In Q3 2021, the average global shipment took 12 more days, or 23% longer, than the same period last year, reported supply chain management platform E2open. Overall, lead times have steadily increased across all lanes during the last 12 months, requiring shippers to budget more time for transporting goods. Sources: Lesprom, E2open
The two most significant factors were a rise in time between the booking to gate in at the port, up 43%; and the ocean transit time, up 36%.
Overall lead times from North America to Asia took 17 days longer than from Asia to North America, or 25% longer.
“Ocean transportation is the backbone for world’s largest supply chains and critical to the flow of goods that power global economies,” said Pawan Joshi, executive vice president of products and strategy at E2open.

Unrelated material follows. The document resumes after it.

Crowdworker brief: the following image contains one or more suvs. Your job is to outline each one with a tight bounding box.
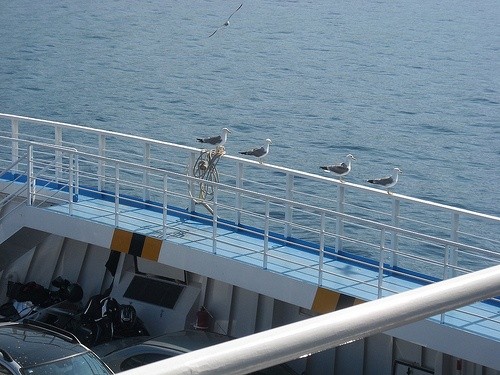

“Successful operations require an accurate understanding of how long it takes to ship freight, especially for just-in-time supply chains. Detailed understanding of the time required for containers to arrive at the port, clear customs and be ready for pick up by ground carriers is the key to streamlining port operations and decongesting logistics operations.”
Transportation volatility – driven by high demand, container shortages and port congestion – has made historical lead times unreliable, increasing the risks of disruption in downstream production and customer service. Among other things, this quarterly index provides a new level of visibility so that shippers can better understand when to book capacity for goods to arrive at the required date.